(Rows from a data source)
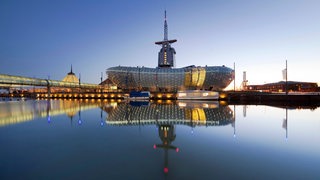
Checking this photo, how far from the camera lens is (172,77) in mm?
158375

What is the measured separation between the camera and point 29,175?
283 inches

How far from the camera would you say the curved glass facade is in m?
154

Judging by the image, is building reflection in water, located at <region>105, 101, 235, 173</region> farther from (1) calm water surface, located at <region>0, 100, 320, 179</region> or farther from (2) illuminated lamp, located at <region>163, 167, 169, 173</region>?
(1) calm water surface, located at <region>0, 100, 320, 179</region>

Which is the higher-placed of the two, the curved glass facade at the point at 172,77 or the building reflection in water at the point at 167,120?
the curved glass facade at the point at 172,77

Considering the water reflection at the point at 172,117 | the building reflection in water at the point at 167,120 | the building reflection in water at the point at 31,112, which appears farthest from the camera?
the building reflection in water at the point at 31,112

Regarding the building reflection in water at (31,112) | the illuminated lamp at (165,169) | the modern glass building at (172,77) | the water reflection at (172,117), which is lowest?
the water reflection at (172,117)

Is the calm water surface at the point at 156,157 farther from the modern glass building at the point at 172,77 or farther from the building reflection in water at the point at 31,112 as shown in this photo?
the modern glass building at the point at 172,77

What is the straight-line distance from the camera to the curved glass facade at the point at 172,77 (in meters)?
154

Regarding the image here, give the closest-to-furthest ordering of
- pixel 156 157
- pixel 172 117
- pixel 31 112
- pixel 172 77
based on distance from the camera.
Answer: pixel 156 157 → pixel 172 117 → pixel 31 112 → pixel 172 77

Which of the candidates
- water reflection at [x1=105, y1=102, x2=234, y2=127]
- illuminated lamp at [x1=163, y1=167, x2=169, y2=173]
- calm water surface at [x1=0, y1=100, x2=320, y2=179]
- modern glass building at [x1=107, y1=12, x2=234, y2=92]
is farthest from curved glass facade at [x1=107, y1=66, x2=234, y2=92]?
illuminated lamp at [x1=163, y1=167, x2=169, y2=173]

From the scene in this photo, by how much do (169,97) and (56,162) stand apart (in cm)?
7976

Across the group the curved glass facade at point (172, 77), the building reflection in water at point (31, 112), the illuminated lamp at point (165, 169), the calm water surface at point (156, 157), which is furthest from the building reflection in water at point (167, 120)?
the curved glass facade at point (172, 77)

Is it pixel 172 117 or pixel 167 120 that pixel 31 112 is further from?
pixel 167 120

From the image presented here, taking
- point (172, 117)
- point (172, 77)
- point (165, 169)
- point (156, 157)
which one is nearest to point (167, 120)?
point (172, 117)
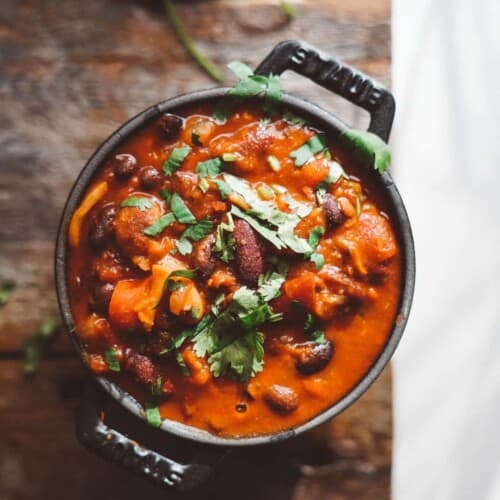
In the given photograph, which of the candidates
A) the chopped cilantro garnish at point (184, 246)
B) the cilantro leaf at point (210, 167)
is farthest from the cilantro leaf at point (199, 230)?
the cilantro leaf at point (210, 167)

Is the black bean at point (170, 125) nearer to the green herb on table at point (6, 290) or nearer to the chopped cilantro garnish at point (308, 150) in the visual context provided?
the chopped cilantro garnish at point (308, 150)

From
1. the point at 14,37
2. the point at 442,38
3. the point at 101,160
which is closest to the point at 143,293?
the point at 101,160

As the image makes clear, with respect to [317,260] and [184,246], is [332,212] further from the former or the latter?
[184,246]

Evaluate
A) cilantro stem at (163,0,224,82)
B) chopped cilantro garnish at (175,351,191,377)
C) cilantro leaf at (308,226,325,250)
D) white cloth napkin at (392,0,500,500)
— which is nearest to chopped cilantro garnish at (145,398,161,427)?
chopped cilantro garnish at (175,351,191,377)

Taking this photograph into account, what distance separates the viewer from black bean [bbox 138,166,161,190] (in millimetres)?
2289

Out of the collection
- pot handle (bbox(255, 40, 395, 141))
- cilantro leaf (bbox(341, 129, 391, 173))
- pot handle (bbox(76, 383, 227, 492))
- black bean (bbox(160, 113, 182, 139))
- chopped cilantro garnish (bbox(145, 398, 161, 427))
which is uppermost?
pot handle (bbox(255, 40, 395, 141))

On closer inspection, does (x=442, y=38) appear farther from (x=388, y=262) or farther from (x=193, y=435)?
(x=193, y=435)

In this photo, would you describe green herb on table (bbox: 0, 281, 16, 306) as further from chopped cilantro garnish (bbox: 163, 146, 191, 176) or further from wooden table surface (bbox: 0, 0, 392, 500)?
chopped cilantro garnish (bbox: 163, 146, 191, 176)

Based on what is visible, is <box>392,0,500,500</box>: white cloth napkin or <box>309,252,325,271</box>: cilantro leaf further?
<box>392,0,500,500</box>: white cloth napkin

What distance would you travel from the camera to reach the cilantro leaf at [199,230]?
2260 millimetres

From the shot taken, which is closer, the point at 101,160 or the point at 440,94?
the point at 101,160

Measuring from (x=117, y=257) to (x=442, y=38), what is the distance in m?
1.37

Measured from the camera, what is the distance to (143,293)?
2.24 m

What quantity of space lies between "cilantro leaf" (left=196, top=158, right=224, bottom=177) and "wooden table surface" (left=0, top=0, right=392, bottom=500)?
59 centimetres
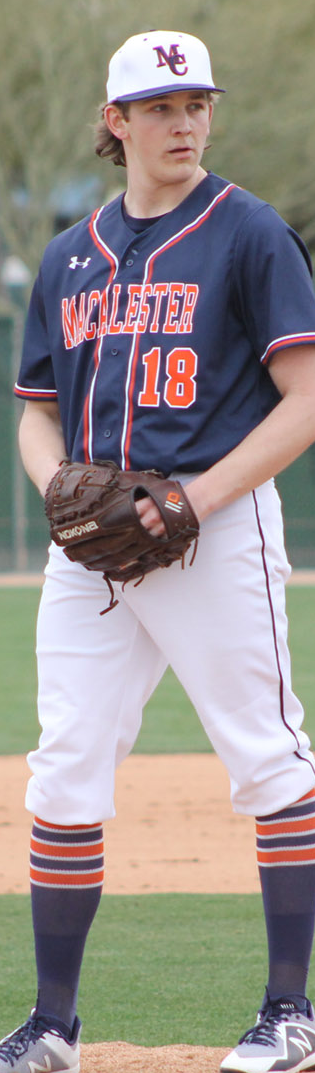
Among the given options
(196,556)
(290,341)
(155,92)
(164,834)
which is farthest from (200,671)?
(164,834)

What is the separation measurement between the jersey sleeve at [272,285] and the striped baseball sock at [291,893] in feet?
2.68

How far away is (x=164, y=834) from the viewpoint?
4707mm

§ The task:
Copy out the rows word for word, starting with the line that contains "Based on what" and ending with the line that contains "2260 millimetres", with both of those lines included.

§ Problem solution:
Based on what is visible, is <box>392,0,500,500</box>: white cloth napkin or <box>309,252,325,271</box>: cilantro leaf further?
<box>392,0,500,500</box>: white cloth napkin

What distance would you travel from the camera to reach the cilantro leaf at [199,230]?
2260 millimetres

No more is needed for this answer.